Mississippi stands among the 13 states imposing a lifetime voting ban, extending even beyond the completion of a felony sentence. While most states reserve such disenfranchisement for severe offenses like violent crimes or government corruption, Mississippi’s regulations strip voting rights for offenses as minor as writing a bad check or shoplifting.
Nationwide, there’s been a push to restore voting rights for those with felony convictions. Since 1997, 26 states along with the District of Columbia have expanded voting rights for this demographic, according to The Sentencing Project.
Mississippi last updated its Section 241 in 1968, adding murder and rape to the list of disenfranchising crimes, following the removal of burglary in 1950. Despite historical shifts, Black representation in the state’s government has never achieved a majority. Robert Luckett, a civil rights historian and professor at Jackson State University, traces the roots of Mississippi’s entrenched conservatism to the historic “Mississippi Plan,” designed to suppress Black political power.
The plan effectively marginalized Black voters in the 19th and 20th centuries, and its legacy persists today. Between 1875 and 1892, Black voter registration drastically declined from 67% to less than 6%. The exodus of hundreds of thousands of Black Mississippians during the Great Migration further reshaped the state’s demographic landscape, leading to the loss of Black majority status by 1940.

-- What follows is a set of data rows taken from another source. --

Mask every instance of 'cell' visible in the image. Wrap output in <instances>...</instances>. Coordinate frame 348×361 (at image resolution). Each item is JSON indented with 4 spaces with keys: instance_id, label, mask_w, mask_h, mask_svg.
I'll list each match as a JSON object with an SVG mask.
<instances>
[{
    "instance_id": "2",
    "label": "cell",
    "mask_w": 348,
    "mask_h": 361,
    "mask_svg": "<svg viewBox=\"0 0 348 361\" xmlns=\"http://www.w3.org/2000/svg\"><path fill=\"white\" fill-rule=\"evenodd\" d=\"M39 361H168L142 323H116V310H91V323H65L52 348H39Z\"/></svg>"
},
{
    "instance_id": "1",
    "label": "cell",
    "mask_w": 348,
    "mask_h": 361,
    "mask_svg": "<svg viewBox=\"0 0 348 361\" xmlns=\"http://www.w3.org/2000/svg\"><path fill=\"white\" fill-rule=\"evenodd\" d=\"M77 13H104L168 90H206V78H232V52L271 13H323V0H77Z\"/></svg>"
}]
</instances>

Despite sporadic pockets of Black political influence, such as Mound Bayou in Bolivar County, the broader Black vote remained suppressed until the 1960s. Those who stayed endured continued oppression, including lynchings, beatings, and imprisonment.
George W. Lee’s murder in 1955 and Fannie Lou Hamer’s harrowing ordeal illustrate the risks Black individuals faced for engaging in voter registration efforts. Hamer, a prominent civil rights figure, didn’t realize she could vote until she was 44 and endured brutal violence and imprisonment for her activism.
Barriers to Black political participation persisted even into the late 1960s, with civil rights activists in Jackson enduring mass arrests and inhumane detention during protests. These challenges underscore the enduring struggle for equitable political representation in Mississippi.